IGPIA 2026 : nouveaux tarifs et aide pour les artisans (INPI)

Le paysage de la propriété intellectuelle en France franchit une nouvelle étape. Publié le 26 avril 2026, un nouvel arrêté vient préciser les modalités financières liées à la protection des indications géographiques pour les produits artisanaux et industriels (IGPIA).

Cette mise à jour réglementaire n’est pas qu’une simple question de chiffres ; elle marque l’alignement de la France sur le cadre européen et propose un coup de pouce bienvenu pour les plus petites structures.

Elle entre en vigueur dès ce 27 avril 2026.

Rappels : un ancrage territorial et un fonctionnement spécifique

À la différence des produits agricoles et viticoles (gérés par l’INAO via les AOP/IGP), les IGPIA concernent exclusivement les produits manufacturés et artisanaux français. Leur gestion est assurée par l’INPI.

Le principe fondamental de l’IGPIA repose sur un ancrage territorial fort. Pour obtenir ce label, le produit doit justifier d’un lien étroit avec sa région d’origine à travers :

  • Les ressources naturelles et humaines : l’utilisation de matières locales et la transmission de gestes techniques historiques.
  • Le système productif local : l’engagement des entreprises (artisans, sociétés, commerçants) respectant un cahier des charges rigoureux.

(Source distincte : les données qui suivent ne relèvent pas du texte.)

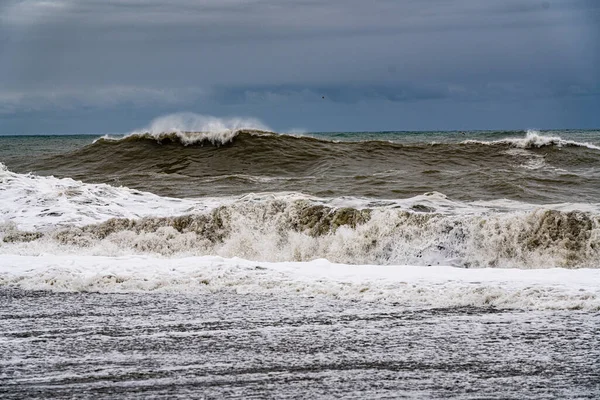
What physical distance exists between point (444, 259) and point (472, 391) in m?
5.17

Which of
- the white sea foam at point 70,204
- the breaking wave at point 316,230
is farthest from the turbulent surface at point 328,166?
the breaking wave at point 316,230

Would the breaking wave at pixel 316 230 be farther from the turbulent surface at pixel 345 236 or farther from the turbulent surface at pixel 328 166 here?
the turbulent surface at pixel 328 166

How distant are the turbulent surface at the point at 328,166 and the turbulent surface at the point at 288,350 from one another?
7.97 meters

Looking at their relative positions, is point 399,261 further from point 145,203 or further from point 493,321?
point 145,203

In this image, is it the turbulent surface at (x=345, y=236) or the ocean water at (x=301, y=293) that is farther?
the turbulent surface at (x=345, y=236)

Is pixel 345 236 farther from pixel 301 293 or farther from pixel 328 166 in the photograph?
pixel 328 166

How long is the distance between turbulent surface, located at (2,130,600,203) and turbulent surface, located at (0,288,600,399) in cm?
797

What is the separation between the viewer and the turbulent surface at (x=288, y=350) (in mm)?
3932

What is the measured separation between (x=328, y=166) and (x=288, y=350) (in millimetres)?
14705

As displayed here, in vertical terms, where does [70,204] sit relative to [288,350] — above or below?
above

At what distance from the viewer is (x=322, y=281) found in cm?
666

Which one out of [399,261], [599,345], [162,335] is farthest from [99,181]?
[599,345]

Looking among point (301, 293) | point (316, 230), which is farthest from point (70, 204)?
point (301, 293)

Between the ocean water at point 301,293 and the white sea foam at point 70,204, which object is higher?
the white sea foam at point 70,204
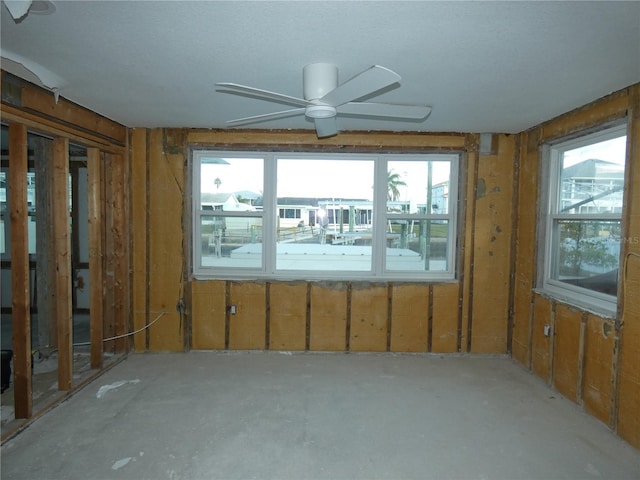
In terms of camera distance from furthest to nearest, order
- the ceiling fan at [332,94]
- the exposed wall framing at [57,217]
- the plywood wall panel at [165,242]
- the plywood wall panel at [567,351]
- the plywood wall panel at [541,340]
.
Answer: the plywood wall panel at [165,242], the plywood wall panel at [541,340], the plywood wall panel at [567,351], the exposed wall framing at [57,217], the ceiling fan at [332,94]

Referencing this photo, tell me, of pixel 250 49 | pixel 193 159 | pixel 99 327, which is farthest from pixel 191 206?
pixel 250 49

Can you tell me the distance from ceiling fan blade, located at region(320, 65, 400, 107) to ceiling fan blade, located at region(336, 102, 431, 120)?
240 millimetres

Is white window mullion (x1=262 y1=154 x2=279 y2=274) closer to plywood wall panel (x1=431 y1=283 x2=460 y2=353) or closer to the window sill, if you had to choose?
plywood wall panel (x1=431 y1=283 x2=460 y2=353)

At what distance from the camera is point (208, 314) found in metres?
3.96

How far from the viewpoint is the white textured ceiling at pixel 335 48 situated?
1649mm

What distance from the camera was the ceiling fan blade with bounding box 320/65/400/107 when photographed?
1.69 m

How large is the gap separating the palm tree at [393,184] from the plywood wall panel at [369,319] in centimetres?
100

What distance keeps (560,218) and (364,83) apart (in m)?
2.57

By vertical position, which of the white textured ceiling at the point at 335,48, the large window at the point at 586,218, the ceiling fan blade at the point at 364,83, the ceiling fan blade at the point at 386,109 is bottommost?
the large window at the point at 586,218

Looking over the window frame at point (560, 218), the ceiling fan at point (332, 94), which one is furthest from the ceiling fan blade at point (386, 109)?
the window frame at point (560, 218)

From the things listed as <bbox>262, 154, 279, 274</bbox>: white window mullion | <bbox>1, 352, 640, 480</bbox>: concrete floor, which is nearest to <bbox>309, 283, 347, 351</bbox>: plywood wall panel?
<bbox>1, 352, 640, 480</bbox>: concrete floor

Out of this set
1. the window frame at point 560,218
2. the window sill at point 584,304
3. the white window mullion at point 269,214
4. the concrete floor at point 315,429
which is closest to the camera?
the concrete floor at point 315,429

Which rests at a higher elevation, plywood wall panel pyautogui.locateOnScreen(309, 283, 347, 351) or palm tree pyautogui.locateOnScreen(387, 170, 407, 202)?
palm tree pyautogui.locateOnScreen(387, 170, 407, 202)

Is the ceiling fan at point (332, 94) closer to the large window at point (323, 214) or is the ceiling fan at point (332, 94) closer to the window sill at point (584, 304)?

Depuis la création du dispositif, de nombreux fleurons du patrimoine français ont déjà été homologués, garantissant ainsi leur authenticité face aux contrefaçons. On peut notamment citer :

  • Le Siège de Liffol (2016), la Porcelaine de Limoges (2017), le Grenat de Perpignan (2018) ; l’Absolue Pays de Grasse (2020), les Poteries d’Alsace – Soufflenheim/Betschdorf (2022), les Bottes camarguaises (2024) ;
  • Des savoir-faire textiles comme les Tapis et tapisserie d’Aubusson (2018), les Charentaises de Charente-Périgord (2019), le Linge basque (2020), la Dentelle de Calais-Caudry (2024),
  • L’excellence minérale avec le Granit de Bretagne (2017), la Pierre de Bourgogne (2018), ou les Pierres marbrières de Rhône-Alpes (2019), la Pierre d’Arudy (2020), la Pierre du Midi (2023), l’Argile du Velay (2023), la Pierre de Vianne (2024), la Pierre de Mareuil (2024), la Pierre de Paussac/Paussac-et-Saint-Vivien (2024), la Pierre de Fontbelle (2025), ou encore la Pierre de Limeyrat (2025) ;
  • La coutellerie avec le célèbre Couteau Laguiole (2024).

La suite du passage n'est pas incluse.